LR finder and small batch sizes

Sometimes when I use a large complex model, I need to use a small batch size to have my data fit into memory.

When using the LR finder with small batch sizes, the loss jumps around a lot and it becomes difficult to pick a good LR.

What are some strategies around this without needing to increase the batch size?

For example how would I pick an LR from this:


In this case I would try out 1e-4. But try out higher learning rates and if it doesn’t overfit or the loss doesn’t diverge, it’s probably good.

I agree, with low batch-size it’s harder to determine learning rate. One possible solution might be to utilize gradient accumulation to simulate higher batch sizes just for calculating the learning rate. However, the optimal learning rate is proportional to batch size so you would have to divide the learning rate by the same factor ex: gradient accumulation to simulate bs=32, find learning rate, divide by 2, and use for bs=16.

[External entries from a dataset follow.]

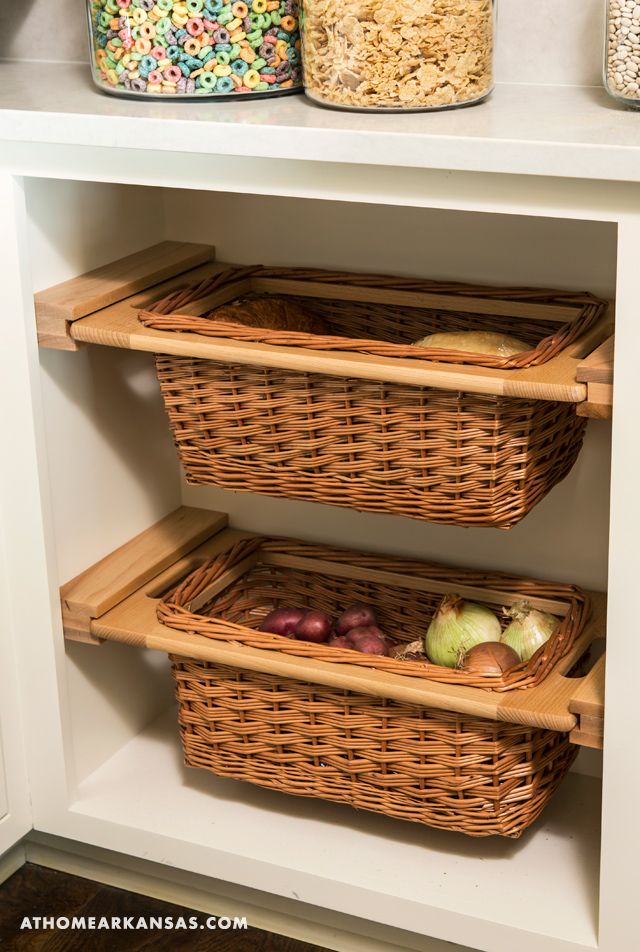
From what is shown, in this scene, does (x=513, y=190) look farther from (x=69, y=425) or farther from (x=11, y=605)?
(x=11, y=605)

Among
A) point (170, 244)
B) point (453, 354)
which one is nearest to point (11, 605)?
point (170, 244)

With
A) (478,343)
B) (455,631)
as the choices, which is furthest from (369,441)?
(455,631)

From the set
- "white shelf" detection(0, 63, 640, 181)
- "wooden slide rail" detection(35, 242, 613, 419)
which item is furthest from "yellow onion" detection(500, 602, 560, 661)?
"white shelf" detection(0, 63, 640, 181)

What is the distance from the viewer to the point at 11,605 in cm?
147

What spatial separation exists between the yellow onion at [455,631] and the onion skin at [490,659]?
0.08 feet

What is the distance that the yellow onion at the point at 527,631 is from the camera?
4.71ft

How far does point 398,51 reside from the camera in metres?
1.20

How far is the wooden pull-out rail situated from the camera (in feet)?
4.13

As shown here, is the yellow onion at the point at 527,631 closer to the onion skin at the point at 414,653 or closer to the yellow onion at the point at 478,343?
the onion skin at the point at 414,653

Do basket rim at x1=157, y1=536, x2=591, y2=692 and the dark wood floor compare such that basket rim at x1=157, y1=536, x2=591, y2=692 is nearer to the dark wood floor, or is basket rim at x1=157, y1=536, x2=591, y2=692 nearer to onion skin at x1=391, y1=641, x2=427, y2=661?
onion skin at x1=391, y1=641, x2=427, y2=661

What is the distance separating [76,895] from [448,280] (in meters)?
0.88

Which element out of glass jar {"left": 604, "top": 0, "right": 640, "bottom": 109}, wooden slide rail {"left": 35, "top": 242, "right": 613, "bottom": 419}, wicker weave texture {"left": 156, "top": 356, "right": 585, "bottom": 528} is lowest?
wicker weave texture {"left": 156, "top": 356, "right": 585, "bottom": 528}

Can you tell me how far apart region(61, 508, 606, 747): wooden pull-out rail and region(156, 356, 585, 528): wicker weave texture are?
18 cm

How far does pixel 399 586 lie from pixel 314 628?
0.14m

Thanks @ilovescience I’ll try that and see if that helps. I’ve just been using trial and error for the moment, but was just wondering if there was another way.

Looking around the forums, it sounds like for gradient accumulation I might need to write a custom training loop? Or maybe use callbacks?

It’s already implemented. But supposedly there are some instabilities with batchnorm. But feel free to try it out.


Thanks! Even better :slight_smile: I’ll try that one out and see if that helps

1 Like

Yea it looks like if I wanted to use the accumulator with EfficientNets it might still be a little unstable if we are using BatchNorm?

This kernel has some version of gradient accumulation that seemed to work for an actual use case with batch-norm. But honestly I have no clue I have never tried this before so I can’t guarantee any of these callbacks will work properly.

Just reporting back on some experiment runs I tried.

With the code below, using bs=16, with a step of 8 to try for an effective bs of 128 with efficientnet b5:

callback_fns = [ShowGraph, partial(AccumulateScheduler, n_step=8)]

learner = Learner(data_bunch_cleaned, arch, model_dir="models", loss_func=MSELossFlat(reduction='sum'), metrics=quadratic_kappa, callback_fns=callback_fns)

I ran the LR Finder and from this loss graph I picked 1e-4

Then I tried to train for 1e-4 then tried your suggestion of running it in proportion to BS so I divided it by the step 1e-4/8

Both results returned poor accuracies.

1 Like

Thanks for sharing your results. Unfortunately, I don’t know what the problem is.

Could you please share the loss curves and the curves of the metric?

EfficientNets are also notoriously hard to train. I would also try training with an EfficientNetB0 first and when things look good then scale up. I have done a lot of experiments with EfficientNets but based on the couple I have done and the discussion I have seen here, results on smaller EfficientNet models usually scale up pretty well.

Finally, what is the dataset you are using? Training difficulties may also be due to properties of the dataset. Given that you are using quadratic kappa, I am going to guess that you are using a diabetic retinopathy dataset?

1 Like

Oh yea sure I’ll try that, I started with a effnet-b2 network actually but with a bs=64. But I actually got slightly better results with a effnet-b5 with a bs=16, so I began training more with that.

And yes you are right, I am using a combined 2015 and 2019 diabetic retinopathy dataset and using 224px. I preprocessed and re-saved the original images with crop + resize at 224px.

Maybe I’ll try some smaller efficientnets.

Below are some loss curves I’ve been getting without using the Accumulator (I’m training on a single RTX2070 with fp16, fit_one_cycle, frozen). I ran only one epoch with the Accumulator and got a loss of 13, so I didn’t bother training any further.

effnet-b2 bs=64:

effnet-b5 bs=16

Also, what makes Effnets difficult to train? Is there anything you think I should watch out for that are specific to training Effnets?

OK you are only training for 3 epochs. For those three epochs QWK = 0.65 actually doesn’t seem terribly bad. Note in my experiments I trained on the previous dataset for like 10 epochs, then the 2019 dataset for like 30 epochs. So I would run the experiment for many more epochs.
Also, it doesn’t seem that the B5 model is showing much advantage here. I would recommend doing the experiments with B3 first and then when you get good results with B3 you can move to B5 and probably get a gain in QWK.

OK great thanks @ilovescience I will try that.

I’m just using 3 epochs at the moment as I experiment with searching for hyperparameters. And then yea, I’ll start increasing the number of epochs.

I’ll try train with b3 then scale to b5 and with more epochs on your suggestion.

Thanks for all your help! It’s kind of gone off topic now :slight_smile: But appreciate all the new tips to try!

1 Like

I agree it’s a good idea to use a few epochs to tune hyperparameters, but obviously that will have a lower QWK.

Yes, if you want, you can start a new thread if you have any other questions! Have fun!

1 Like

Hey @ilovescience I just had one other question. When you said to try b3 first, then move to b5, did you mean to transfer learn the b3 network to b5? Or did you mean to try them separately and see which performed better?

Yeah I meant try them separately.

1 Like

Ahh great, thanks! :slight_smile: